Gli unici farmaci anabolici attualmente approvati sono l’ormone Paratiroideo assieme al suo analogo Teriparatide. Quest’ultimo è un polipeptide di sintesi formato dalla porzione biologicamente attiva dell’ormone umano paratiroideo (cioè quella parte della molecola dell’ormone responsabile degli effetti sull’organismo umano). Lo scopo della somministrazione di questo farmaco è favorire la produzione di osso, facendola prevalere sul suo riassorbimento, anche in questo caso riducendo potenzialmente il rischio di frattura.

Farmaci bifosfonati

I bifosfonati sono i farmaci oggi più utilizzati e si sono dimostrati in grado di ridurre il rischio di frattura a livello della colonna vertebrale. Per alcuni di essi (alendronato, risedronato ed acido zoledronico) studi scientifici hanno dimostrato anche la capacità di ridurre il rischio di fratture del femore e di altre ossa. Sono generalmente utilizzati in donne in età post-menopausale, tuttavia, a differenza di estrogeni e SERM, possono essere usati anche nelle forme di osteoporosi maschile e osteoporosi secondaria a malattie croniche o legata all’uso continuativo di corticosteroidi.

L’assunzione dei bifosfonati è soggetta a delle specifiche modalità. Viene consigliato di assumerli preferibilmente al mattino a stomaco vuoto, meglio se con un bicchiere di acqua oligominerale (in particolare, l’acqua deve essere povera di calcio, perché le acque calcaree riducono l’assorbimento intestinale di questi farmaci). Poiché il calcio interferisce con l’assorbimento dei bifosfonati, anche i supplementi di calcio devono essere assunti in altri momenti della giornata. I bisfosfonati sono anche irritanti per la mucosa della bocca e dell’esofago, per cui devono essere rapidamente deglutiti con un intero bicchiere d’acqua, e dopo l’assunzione non ci si deve sdraiare per evitare un eventuale reflusso nell’esofago. Infine, per facilitare il loro assorbimento, non si devono assumere cibi o altri farmaci per almeno 30 – 60 minuti.

Seguire queste indicazioni permette di migliorare l’assorbimento del farmaco ed evitare i suoi possibili effetti collaterali che, come per tutti i farmaci, possono anche essere gravi.

Gli effetti collaterali più comuni dei bifosfonati sono la nausea, il dolore e gonfiore addominale, stitichezza o diarrea. Talora sono stati riportati dolori muscolo-osteo-articolari. Esiste inoltre un basso rischio di esofagite, ulcere esofagee, gastriche e duodenali, specie se assunti in un modo non corretto. Infine, molto raramente sono stati riportati casi di osteonecrosi della mascella/mandibola in seguito ad interventi odontoiatrici ed estrazioni dentarie.

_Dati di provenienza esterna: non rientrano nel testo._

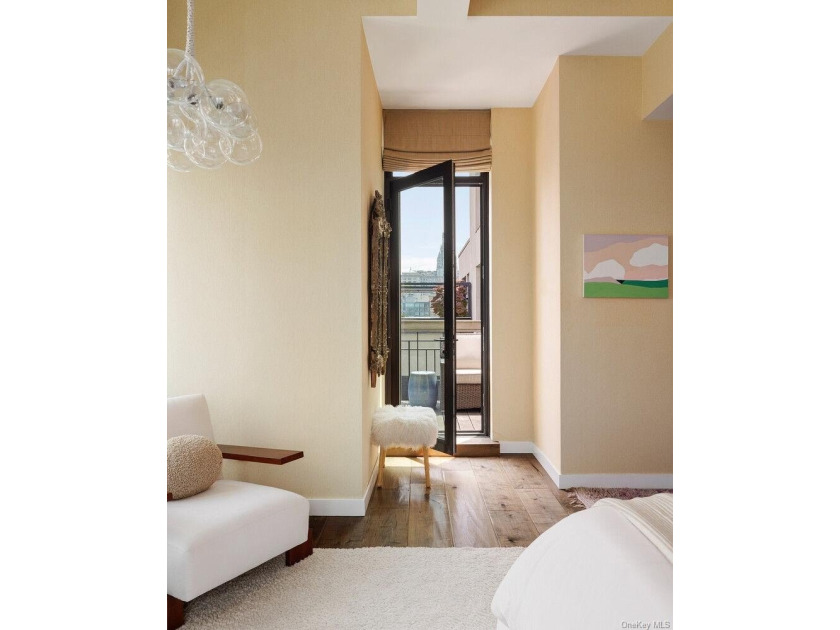 Wrapped by 33 oversized windows and occupying a rare - photo 14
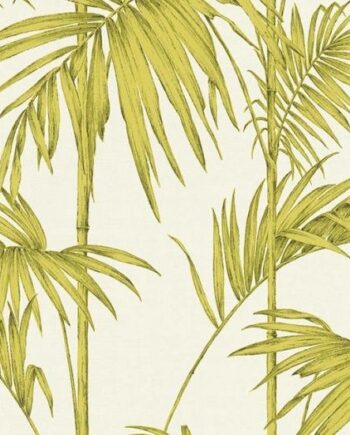 Wallpaper A.S Creation 369194 Metropolitan 0,53x10,05 m(5m2)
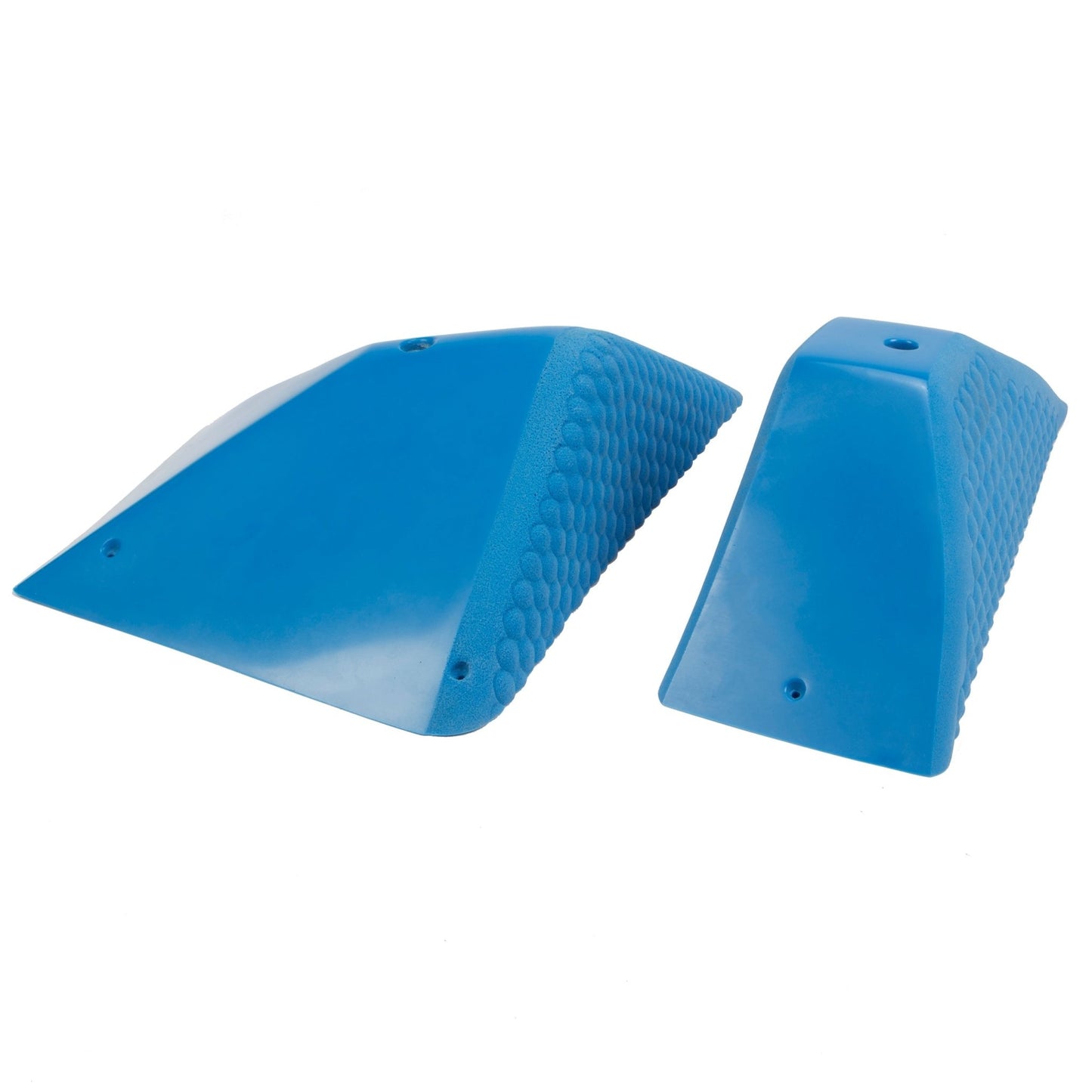 Trango Holds Bubble Wrap 2Tex Ledges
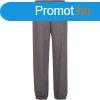 Build Your Brand Puha frfi melegtnadrg Fluffy - Mgnes |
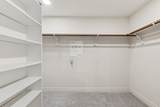 5972 Kansas Street Street - Photo 27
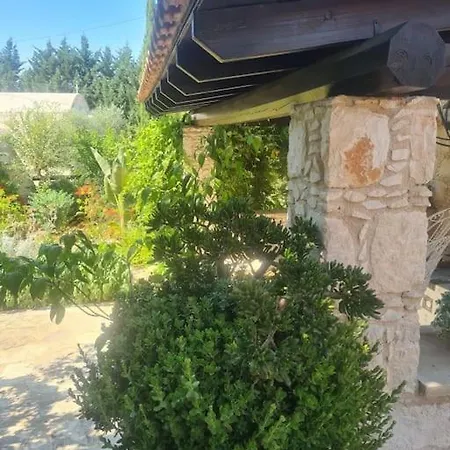 Ivi's House Giolou Casa vacanze *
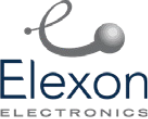 elexon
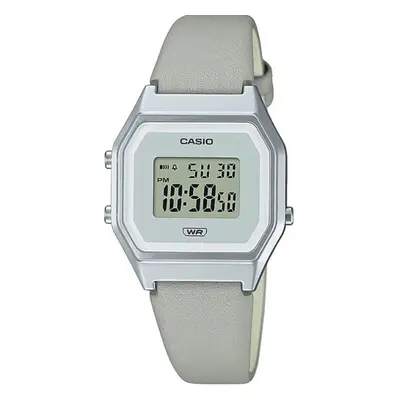 Casio Vintage LA680WEL-8EF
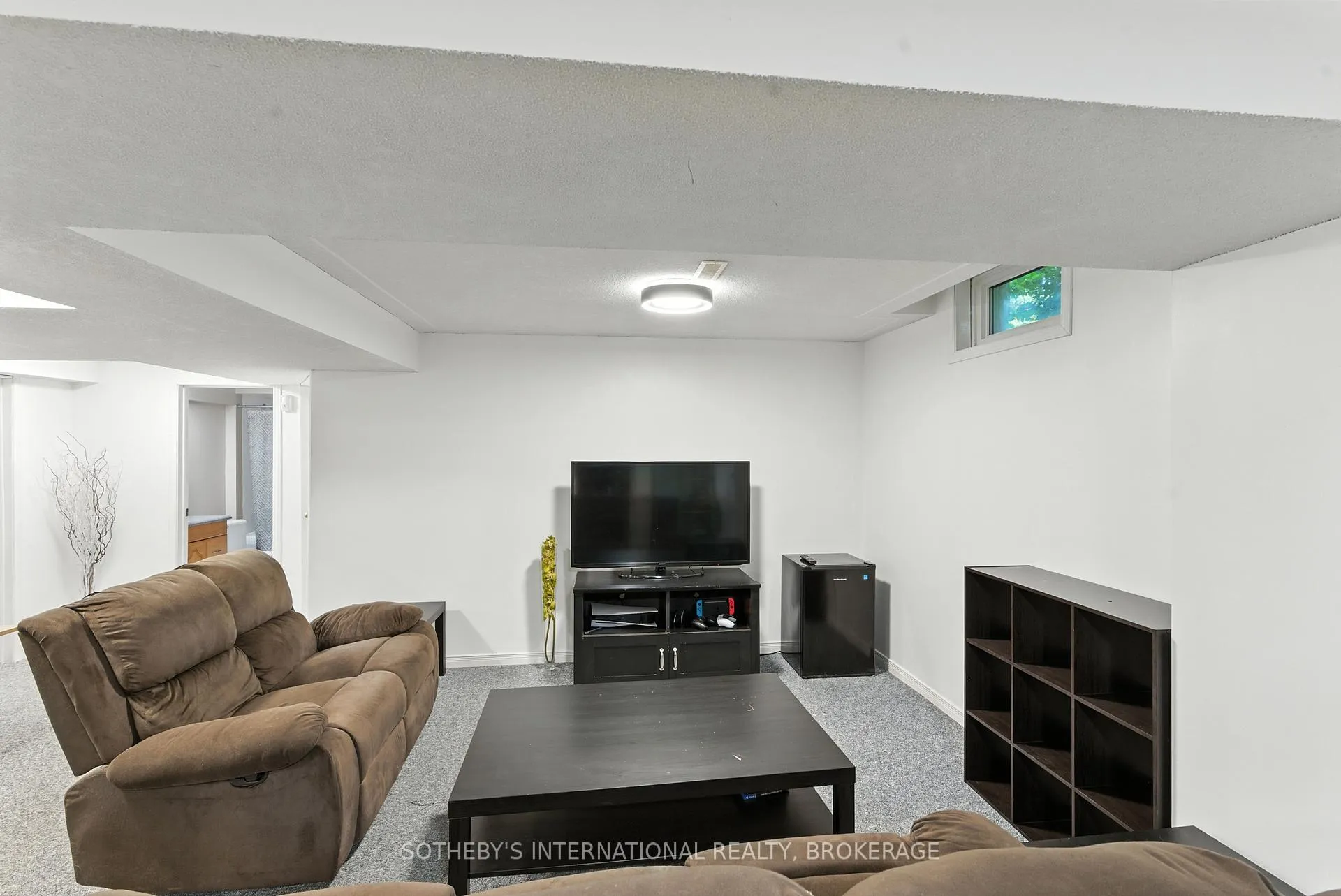 Photo 26 of 32 Sterling Street, St. Catharines, Rykert/Vansickle — HOMEH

Bastano i farmaci anti osteoporosi?

Indipendentemente dal tipo di farmaco ci venga prescritto dal medico per la terapia dell’osteoporosi, una dieta ricca di calcio e vitamina D è sempre un fondamentale complemento, necessaria per mantenere in salute le nostre ossa e favorire l’azione del farmaco.

Quali farmaci vengono “passati” dal Sistema Sanitario Nazionale ed a chi?

In Italia la nota 79 è il documento che definisce gli aventi diritto a terapie finanziate dal SSN e quali sono ritenute più efficaci a seconda delle condizioni del soggetto.